### Written exercise
From the very start of the items through the line that contains "26L7 30L16 37H24L28", with that line included, lay out each line as a string in a JSON list, one string per line and no blank lines. Keep the pictures out of the answer.

(Data entries)
begin

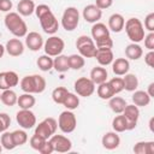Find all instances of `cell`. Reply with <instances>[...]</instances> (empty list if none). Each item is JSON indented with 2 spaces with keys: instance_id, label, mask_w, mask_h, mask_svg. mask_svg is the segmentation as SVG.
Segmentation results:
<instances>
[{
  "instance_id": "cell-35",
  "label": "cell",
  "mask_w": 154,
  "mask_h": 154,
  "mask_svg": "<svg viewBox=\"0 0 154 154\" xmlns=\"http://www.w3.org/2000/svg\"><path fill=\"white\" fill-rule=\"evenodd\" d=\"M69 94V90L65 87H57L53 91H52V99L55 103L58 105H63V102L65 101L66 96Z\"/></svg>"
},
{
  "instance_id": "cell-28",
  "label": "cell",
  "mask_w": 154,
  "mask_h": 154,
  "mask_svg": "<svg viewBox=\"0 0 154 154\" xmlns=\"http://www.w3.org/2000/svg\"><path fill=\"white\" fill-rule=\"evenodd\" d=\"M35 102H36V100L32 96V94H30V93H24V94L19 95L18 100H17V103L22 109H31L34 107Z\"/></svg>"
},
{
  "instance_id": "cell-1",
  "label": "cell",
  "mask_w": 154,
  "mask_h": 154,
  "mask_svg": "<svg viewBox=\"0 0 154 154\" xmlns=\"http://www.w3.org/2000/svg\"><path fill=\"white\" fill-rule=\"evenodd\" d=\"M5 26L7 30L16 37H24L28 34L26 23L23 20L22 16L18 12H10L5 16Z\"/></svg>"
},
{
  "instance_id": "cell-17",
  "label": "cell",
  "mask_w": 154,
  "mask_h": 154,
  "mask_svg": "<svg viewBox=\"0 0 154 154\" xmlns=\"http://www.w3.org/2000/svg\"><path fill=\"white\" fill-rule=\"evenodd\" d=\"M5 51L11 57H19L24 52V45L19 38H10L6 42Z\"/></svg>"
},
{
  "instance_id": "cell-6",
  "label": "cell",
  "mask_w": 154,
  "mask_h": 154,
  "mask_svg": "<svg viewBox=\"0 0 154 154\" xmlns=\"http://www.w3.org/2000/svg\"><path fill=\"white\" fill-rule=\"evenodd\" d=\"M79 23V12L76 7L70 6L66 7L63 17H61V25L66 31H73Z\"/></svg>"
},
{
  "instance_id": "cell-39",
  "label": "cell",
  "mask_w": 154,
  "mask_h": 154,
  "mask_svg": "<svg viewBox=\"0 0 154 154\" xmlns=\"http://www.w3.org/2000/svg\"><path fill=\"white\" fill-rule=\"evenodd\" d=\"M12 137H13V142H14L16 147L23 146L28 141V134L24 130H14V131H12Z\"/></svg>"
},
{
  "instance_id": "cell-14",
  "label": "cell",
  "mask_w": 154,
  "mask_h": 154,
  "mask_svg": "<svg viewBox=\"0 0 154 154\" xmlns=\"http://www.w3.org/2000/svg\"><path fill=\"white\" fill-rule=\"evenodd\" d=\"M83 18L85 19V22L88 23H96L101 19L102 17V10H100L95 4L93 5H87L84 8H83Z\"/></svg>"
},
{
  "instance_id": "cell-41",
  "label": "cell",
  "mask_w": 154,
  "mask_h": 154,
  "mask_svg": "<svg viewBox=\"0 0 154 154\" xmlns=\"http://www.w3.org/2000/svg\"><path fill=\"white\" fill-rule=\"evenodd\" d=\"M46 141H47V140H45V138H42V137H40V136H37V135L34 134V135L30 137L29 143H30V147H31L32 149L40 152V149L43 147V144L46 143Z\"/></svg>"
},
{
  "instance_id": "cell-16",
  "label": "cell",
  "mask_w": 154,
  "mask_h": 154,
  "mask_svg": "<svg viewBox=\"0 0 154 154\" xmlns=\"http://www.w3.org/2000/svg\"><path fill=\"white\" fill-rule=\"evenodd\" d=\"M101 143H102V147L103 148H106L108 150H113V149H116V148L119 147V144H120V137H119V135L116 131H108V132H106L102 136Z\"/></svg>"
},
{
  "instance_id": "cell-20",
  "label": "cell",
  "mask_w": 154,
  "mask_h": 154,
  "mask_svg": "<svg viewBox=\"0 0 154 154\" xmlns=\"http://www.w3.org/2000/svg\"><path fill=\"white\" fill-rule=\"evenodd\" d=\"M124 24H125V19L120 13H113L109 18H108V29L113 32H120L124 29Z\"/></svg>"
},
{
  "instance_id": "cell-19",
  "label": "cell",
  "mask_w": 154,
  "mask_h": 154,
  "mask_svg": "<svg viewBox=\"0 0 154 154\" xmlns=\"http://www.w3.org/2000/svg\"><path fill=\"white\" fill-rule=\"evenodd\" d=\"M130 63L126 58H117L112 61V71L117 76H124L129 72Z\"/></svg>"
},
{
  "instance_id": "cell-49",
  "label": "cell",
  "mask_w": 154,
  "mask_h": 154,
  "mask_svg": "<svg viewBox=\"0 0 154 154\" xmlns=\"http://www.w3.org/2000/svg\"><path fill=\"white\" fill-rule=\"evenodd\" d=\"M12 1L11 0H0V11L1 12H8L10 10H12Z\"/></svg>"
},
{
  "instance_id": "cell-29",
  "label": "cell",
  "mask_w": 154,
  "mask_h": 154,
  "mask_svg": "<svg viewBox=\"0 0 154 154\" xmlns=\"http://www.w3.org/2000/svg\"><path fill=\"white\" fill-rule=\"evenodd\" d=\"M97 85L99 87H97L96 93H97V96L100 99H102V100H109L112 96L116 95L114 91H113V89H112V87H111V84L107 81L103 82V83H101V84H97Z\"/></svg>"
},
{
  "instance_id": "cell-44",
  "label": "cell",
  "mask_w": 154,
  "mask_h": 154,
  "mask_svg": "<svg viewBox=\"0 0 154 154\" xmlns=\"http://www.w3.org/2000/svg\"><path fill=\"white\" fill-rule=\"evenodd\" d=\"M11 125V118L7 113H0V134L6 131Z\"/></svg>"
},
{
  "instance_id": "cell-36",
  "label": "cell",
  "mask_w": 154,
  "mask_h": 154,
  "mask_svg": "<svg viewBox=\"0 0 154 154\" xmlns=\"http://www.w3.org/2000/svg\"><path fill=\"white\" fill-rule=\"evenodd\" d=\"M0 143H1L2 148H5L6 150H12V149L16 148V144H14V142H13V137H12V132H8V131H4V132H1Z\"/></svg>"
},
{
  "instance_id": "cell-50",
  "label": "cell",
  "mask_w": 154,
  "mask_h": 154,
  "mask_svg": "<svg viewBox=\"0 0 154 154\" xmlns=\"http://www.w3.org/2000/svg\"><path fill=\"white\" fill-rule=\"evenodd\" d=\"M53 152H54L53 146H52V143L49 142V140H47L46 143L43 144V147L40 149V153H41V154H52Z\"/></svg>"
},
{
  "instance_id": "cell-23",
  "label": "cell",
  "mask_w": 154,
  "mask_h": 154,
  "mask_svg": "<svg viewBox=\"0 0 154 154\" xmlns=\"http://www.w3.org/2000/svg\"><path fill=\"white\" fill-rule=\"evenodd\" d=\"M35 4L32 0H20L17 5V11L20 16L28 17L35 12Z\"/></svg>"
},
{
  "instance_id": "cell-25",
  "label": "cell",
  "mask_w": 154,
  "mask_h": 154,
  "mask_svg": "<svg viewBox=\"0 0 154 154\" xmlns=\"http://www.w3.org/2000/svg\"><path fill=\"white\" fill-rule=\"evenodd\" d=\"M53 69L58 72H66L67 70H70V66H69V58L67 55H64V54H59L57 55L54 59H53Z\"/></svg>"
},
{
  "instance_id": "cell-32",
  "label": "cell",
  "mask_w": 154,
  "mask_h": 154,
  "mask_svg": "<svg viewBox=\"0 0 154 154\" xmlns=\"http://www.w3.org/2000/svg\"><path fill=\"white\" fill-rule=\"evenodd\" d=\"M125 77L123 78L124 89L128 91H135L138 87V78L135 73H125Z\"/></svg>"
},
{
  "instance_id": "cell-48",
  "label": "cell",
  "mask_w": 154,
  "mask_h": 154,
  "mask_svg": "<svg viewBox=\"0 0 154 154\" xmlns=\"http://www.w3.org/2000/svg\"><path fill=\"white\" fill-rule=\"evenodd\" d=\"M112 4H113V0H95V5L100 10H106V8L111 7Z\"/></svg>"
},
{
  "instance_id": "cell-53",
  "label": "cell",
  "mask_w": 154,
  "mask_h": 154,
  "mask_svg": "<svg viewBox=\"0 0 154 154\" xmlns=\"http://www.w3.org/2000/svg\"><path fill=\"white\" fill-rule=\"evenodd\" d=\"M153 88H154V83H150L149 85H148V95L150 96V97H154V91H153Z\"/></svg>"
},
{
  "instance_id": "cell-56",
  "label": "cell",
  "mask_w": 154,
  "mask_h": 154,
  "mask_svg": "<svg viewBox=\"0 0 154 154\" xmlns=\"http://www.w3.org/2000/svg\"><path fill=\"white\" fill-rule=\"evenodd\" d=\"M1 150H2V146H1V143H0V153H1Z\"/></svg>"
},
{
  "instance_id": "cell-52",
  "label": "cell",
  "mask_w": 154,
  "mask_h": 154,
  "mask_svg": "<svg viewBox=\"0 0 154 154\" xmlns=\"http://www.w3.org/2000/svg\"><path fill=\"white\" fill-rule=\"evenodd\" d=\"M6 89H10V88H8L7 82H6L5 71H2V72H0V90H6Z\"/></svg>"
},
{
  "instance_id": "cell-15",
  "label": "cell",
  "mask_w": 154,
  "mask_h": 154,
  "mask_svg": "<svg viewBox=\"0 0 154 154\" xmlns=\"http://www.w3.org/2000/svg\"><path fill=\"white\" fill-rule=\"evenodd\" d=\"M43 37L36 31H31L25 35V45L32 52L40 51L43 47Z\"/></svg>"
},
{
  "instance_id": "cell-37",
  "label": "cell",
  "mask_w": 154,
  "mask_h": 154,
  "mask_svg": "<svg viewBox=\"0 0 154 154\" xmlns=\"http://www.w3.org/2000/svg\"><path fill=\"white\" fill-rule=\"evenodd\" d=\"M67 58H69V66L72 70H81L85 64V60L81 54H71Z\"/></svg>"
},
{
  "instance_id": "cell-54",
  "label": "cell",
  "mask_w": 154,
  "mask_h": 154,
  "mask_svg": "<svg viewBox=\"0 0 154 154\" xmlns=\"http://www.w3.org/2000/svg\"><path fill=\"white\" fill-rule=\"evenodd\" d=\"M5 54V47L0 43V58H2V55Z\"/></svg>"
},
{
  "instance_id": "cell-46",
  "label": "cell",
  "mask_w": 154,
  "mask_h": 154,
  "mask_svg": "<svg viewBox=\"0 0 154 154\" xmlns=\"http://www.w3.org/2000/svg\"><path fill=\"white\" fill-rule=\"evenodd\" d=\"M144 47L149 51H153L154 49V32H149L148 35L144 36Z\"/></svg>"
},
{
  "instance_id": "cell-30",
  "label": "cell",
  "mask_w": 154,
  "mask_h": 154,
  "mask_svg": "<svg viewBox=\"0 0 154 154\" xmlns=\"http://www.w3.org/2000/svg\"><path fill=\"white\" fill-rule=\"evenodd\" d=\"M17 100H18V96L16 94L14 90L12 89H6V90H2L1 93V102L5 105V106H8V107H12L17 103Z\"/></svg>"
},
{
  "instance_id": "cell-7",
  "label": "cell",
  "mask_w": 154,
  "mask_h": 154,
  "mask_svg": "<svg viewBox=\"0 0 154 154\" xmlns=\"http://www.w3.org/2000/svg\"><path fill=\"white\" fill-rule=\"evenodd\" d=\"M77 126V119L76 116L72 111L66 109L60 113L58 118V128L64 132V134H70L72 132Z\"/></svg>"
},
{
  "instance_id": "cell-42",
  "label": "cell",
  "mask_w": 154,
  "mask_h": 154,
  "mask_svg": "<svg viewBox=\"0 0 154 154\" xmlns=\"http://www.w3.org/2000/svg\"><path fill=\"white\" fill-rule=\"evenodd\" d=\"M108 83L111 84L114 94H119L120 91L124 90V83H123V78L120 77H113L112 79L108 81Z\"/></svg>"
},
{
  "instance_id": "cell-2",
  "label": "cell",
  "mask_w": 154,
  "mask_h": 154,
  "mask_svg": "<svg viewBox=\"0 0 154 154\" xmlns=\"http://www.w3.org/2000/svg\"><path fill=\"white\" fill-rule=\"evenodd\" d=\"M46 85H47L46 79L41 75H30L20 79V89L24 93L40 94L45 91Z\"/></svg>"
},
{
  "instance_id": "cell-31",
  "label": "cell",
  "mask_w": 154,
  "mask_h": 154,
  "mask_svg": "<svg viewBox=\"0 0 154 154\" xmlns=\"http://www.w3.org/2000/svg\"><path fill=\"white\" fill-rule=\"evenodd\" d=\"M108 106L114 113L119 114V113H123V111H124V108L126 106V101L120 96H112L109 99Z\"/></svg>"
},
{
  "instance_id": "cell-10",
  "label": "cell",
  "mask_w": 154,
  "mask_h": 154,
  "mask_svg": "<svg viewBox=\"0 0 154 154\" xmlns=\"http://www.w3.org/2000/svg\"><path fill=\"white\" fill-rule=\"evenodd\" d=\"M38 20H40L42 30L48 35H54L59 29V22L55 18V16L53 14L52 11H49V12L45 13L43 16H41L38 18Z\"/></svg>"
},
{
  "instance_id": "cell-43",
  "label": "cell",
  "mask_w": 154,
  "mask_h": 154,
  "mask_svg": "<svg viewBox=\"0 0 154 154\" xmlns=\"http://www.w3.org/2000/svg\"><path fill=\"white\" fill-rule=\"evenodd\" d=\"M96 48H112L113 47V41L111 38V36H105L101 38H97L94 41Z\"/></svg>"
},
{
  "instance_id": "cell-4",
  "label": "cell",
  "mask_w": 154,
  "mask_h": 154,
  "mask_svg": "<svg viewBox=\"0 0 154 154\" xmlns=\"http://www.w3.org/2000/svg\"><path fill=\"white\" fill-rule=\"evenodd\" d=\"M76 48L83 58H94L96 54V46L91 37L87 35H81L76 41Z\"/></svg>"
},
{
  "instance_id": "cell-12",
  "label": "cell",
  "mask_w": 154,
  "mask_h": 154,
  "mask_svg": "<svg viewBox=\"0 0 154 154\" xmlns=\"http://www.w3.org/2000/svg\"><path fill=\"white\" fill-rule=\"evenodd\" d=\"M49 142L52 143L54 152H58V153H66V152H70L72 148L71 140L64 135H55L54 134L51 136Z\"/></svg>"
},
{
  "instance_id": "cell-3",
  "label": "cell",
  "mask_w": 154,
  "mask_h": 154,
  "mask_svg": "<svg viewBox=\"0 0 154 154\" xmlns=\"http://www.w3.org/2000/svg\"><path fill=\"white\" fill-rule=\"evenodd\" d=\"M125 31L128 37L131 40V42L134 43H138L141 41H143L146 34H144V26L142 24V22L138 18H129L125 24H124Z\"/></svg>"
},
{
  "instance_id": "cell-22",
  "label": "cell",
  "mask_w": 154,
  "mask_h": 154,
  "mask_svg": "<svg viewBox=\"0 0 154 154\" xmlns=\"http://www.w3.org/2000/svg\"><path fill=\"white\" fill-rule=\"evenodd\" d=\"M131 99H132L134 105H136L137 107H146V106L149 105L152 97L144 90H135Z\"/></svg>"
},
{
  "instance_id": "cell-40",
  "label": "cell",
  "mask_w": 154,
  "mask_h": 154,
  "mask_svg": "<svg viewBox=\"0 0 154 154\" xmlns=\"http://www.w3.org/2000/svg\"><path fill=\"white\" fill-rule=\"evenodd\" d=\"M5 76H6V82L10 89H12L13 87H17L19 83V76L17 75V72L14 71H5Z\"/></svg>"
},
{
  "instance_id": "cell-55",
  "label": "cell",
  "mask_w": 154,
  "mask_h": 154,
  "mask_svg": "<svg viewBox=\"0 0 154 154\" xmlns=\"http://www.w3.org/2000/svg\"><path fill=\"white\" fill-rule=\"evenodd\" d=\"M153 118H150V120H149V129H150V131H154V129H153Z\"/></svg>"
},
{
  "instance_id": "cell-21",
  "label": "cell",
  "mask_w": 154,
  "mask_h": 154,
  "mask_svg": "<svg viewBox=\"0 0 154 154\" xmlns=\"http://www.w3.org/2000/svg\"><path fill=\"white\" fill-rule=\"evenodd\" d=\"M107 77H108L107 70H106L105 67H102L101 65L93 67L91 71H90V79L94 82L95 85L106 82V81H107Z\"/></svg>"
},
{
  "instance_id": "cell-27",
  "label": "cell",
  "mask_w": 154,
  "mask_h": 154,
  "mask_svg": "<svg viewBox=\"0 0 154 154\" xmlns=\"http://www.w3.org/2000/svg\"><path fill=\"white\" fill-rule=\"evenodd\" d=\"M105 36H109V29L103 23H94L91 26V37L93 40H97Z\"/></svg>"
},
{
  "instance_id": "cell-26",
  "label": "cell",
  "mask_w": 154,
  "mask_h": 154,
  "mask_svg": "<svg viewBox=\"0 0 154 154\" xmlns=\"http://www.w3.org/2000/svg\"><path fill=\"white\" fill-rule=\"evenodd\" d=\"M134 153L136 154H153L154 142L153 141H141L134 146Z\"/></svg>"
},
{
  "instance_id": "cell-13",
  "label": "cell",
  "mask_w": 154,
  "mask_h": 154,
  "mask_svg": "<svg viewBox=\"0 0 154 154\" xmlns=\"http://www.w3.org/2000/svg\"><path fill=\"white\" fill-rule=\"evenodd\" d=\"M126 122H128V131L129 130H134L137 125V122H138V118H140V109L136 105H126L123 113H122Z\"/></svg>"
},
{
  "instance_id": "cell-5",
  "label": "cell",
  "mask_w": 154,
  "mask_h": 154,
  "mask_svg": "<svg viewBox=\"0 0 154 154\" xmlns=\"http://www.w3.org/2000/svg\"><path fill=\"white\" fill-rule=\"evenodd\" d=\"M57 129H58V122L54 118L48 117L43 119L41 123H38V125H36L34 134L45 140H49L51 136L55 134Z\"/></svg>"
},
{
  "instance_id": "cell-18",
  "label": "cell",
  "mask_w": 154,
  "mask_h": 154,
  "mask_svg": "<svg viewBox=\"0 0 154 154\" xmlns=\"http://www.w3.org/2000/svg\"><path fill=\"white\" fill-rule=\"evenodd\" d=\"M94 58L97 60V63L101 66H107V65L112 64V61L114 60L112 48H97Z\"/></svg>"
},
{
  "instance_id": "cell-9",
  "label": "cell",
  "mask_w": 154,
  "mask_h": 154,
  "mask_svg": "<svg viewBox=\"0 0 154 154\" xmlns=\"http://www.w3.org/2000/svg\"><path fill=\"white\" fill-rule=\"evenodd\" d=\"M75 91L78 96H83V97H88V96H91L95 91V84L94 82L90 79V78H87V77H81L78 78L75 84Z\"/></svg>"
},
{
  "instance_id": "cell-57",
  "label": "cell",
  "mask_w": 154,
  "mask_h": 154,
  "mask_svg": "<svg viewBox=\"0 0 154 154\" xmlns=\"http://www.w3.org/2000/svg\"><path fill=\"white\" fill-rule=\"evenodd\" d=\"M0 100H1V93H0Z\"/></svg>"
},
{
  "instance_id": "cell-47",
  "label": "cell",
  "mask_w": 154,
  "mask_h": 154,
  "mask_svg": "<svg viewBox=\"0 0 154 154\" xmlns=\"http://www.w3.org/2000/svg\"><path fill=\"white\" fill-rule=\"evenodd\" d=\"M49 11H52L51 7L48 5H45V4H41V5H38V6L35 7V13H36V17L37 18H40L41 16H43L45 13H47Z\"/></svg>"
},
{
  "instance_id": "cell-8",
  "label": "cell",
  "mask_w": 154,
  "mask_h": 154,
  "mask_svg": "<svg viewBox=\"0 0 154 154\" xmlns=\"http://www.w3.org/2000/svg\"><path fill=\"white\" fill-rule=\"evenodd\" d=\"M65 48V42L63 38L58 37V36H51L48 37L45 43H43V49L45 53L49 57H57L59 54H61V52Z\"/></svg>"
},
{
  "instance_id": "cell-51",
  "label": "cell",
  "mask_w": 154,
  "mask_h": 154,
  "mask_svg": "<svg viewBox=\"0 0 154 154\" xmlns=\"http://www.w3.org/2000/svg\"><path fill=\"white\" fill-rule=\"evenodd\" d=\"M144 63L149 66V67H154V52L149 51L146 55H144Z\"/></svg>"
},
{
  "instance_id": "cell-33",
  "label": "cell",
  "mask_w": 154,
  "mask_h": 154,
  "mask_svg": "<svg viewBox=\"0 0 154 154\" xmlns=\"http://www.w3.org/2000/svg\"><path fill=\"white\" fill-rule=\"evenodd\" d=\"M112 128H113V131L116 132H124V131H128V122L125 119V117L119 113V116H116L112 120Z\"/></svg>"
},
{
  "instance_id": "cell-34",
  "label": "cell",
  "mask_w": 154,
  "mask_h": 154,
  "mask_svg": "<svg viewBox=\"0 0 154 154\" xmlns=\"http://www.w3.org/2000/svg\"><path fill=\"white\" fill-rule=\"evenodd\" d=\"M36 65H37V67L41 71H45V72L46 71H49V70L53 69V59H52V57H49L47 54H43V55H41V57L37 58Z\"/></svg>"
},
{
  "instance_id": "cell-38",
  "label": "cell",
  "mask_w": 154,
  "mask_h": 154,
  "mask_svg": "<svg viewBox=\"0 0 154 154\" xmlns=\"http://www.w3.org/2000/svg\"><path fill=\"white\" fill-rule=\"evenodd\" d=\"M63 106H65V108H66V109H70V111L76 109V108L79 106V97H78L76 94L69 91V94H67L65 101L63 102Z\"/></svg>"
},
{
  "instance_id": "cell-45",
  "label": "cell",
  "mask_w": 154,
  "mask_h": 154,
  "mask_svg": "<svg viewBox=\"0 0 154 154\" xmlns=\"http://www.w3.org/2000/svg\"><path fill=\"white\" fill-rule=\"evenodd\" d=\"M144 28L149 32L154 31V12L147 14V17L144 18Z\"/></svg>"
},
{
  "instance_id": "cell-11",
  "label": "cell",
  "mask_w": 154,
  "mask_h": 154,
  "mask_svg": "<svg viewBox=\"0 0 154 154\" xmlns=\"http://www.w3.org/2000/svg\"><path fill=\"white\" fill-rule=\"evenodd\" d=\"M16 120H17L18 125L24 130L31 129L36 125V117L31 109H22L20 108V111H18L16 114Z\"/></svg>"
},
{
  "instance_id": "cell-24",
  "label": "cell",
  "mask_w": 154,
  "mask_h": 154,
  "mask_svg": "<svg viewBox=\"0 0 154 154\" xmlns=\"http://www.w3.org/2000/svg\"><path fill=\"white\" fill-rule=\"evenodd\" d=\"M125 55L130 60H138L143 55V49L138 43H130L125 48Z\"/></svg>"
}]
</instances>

end

### Correct output
[
  "Find all instances of `cell`. Reply with <instances>[...]</instances> (empty list if none). Each item is JSON indented with 2 spaces with keys: instance_id, label, mask_w, mask_h, mask_svg. mask_svg is the segmentation as SVG.",
  "Segmentation results:",
  "<instances>",
  "[{",
  "  \"instance_id\": \"cell-35\",",
  "  \"label\": \"cell\",",
  "  \"mask_w\": 154,",
  "  \"mask_h\": 154,",
  "  \"mask_svg\": \"<svg viewBox=\\\"0 0 154 154\\\" xmlns=\\\"http://www.w3.org/2000/svg\\\"><path fill=\\\"white\\\" fill-rule=\\\"evenodd\\\" d=\\\"M69 94V90L65 87H57L53 91H52V99L55 103L58 105H63V102L65 101L66 96Z\\\"/></svg>\"",
  "},",
  "{",
  "  \"instance_id\": \"cell-28\",",
  "  \"label\": \"cell\",",
  "  \"mask_w\": 154,",
  "  \"mask_h\": 154,",
  "  \"mask_svg\": \"<svg viewBox=\\\"0 0 154 154\\\" xmlns=\\\"http://www.w3.org/2000/svg\\\"><path fill=\\\"white\\\" fill-rule=\\\"evenodd\\\" d=\\\"M35 102H36V100L32 96V94H30V93H24V94L19 95L18 100H17V103L22 109H31L34 107Z\\\"/></svg>\"",
  "},",
  "{",
  "  \"instance_id\": \"cell-1\",",
  "  \"label\": \"cell\",",
  "  \"mask_w\": 154,",
  "  \"mask_h\": 154,",
  "  \"mask_svg\": \"<svg viewBox=\\\"0 0 154 154\\\" xmlns=\\\"http://www.w3.org/2000/svg\\\"><path fill=\\\"white\\\" fill-rule=\\\"evenodd\\\" d=\\\"M5 26L7 30L16 37H24L28 34L26 23L23 20L22 16L18 12H10L5 16Z\\\"/></svg>\""
]